* _Records for this task_:
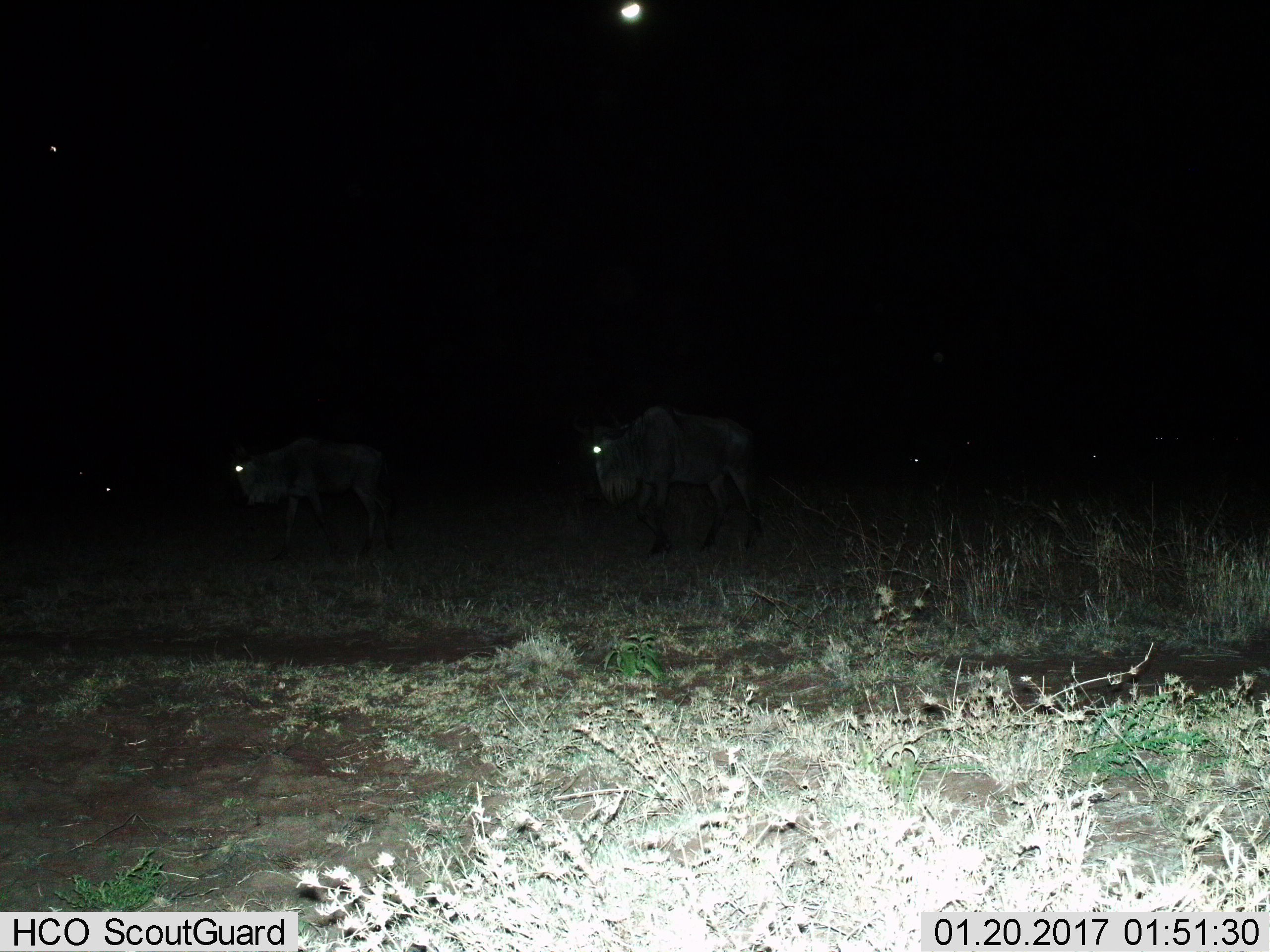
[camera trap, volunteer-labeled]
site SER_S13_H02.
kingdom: Animalia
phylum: Chordata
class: Mammalia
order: Artiodactyla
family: Bovidae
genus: Connochaetes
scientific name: Connochaetes taurinus taurinus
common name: blue wildebeest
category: wildebeestblue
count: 2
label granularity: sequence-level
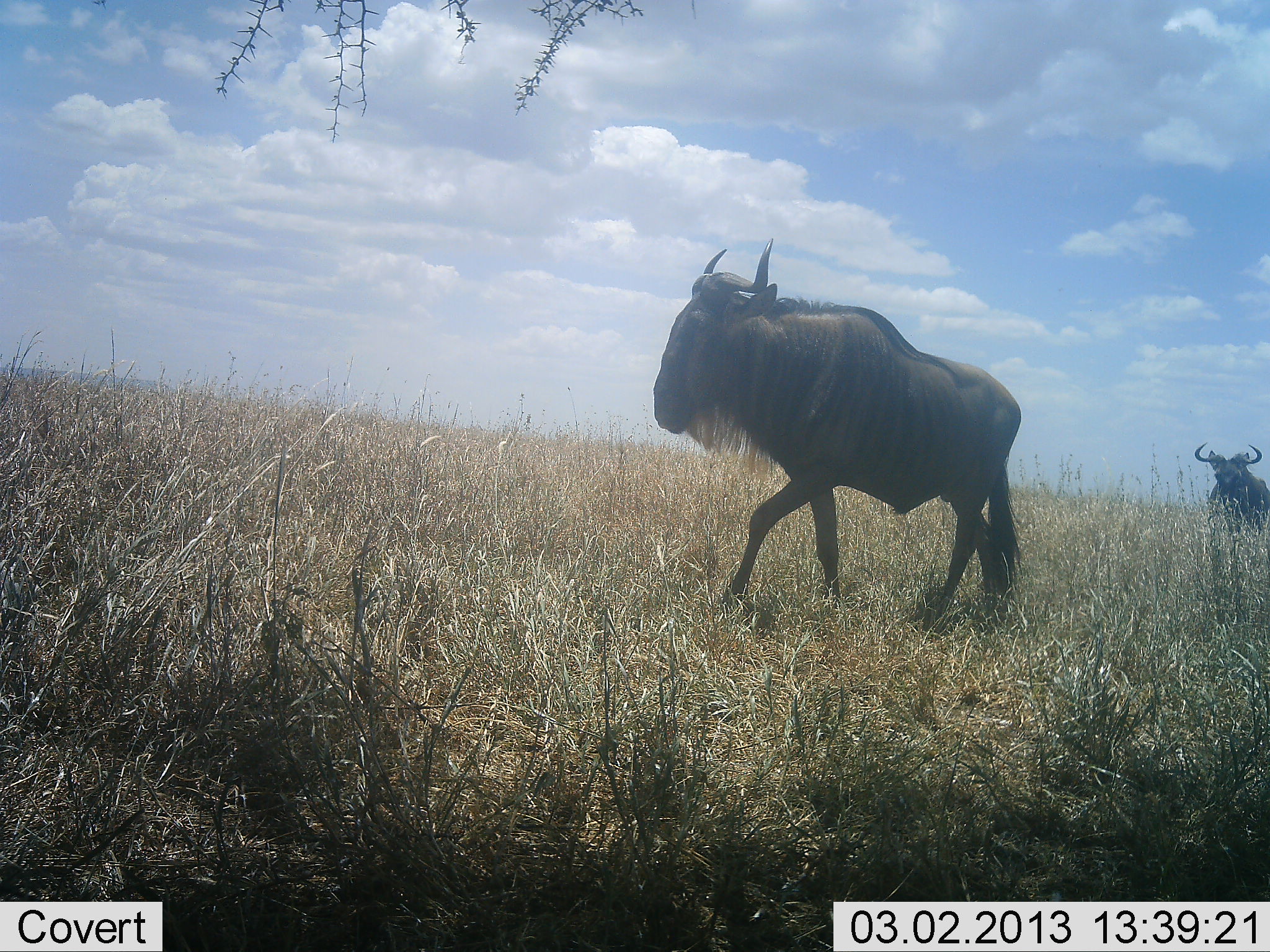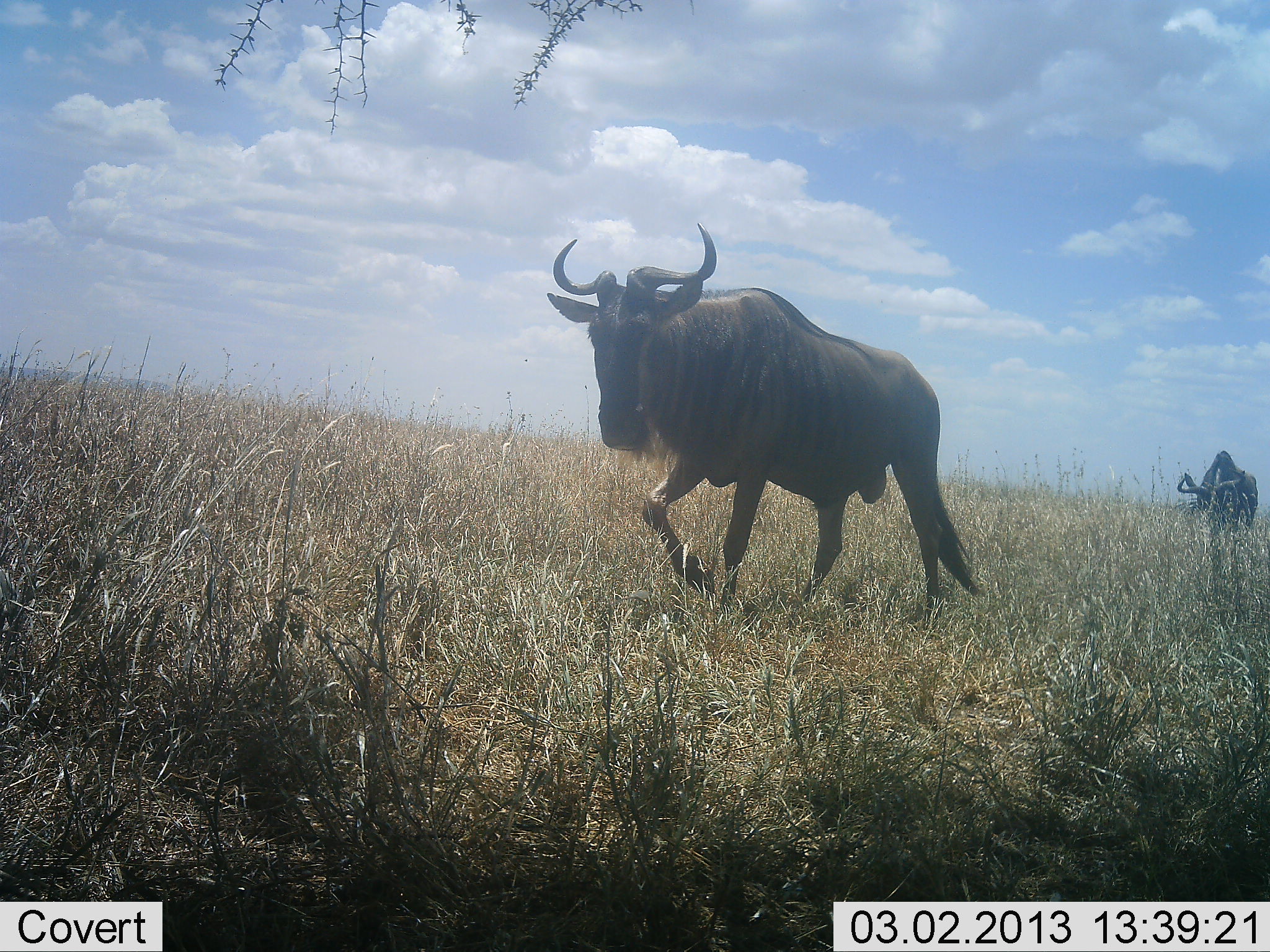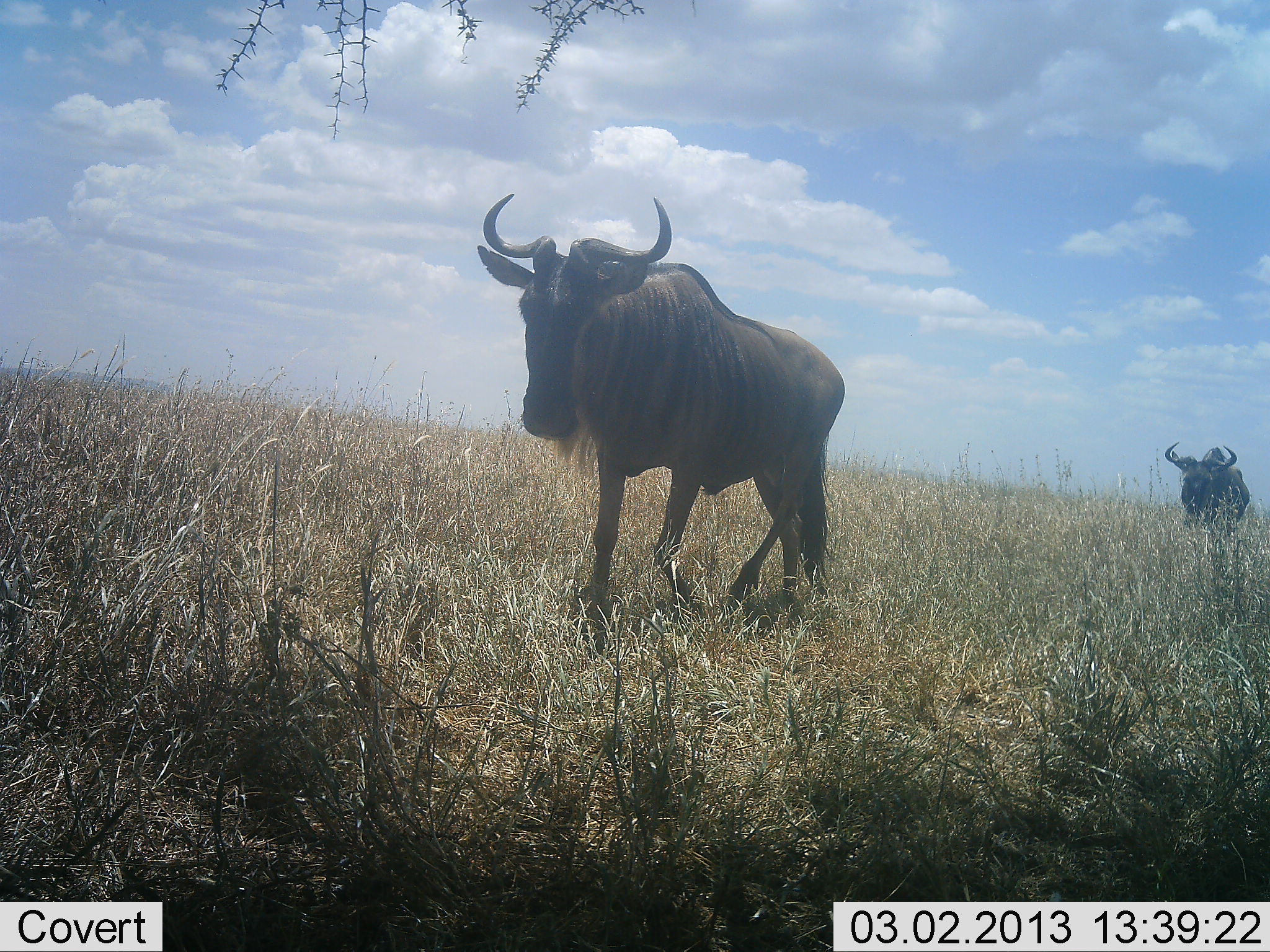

* _Work to be completed_: From the line that contains "common name: blue wildebeest" through the last line of the entries, transcribe every line exactly, leaving out the pictures.

* _Output for this task_:
common name: blue wildebeest
category: wildebeestblue
count: 2
label granularity: sequence-level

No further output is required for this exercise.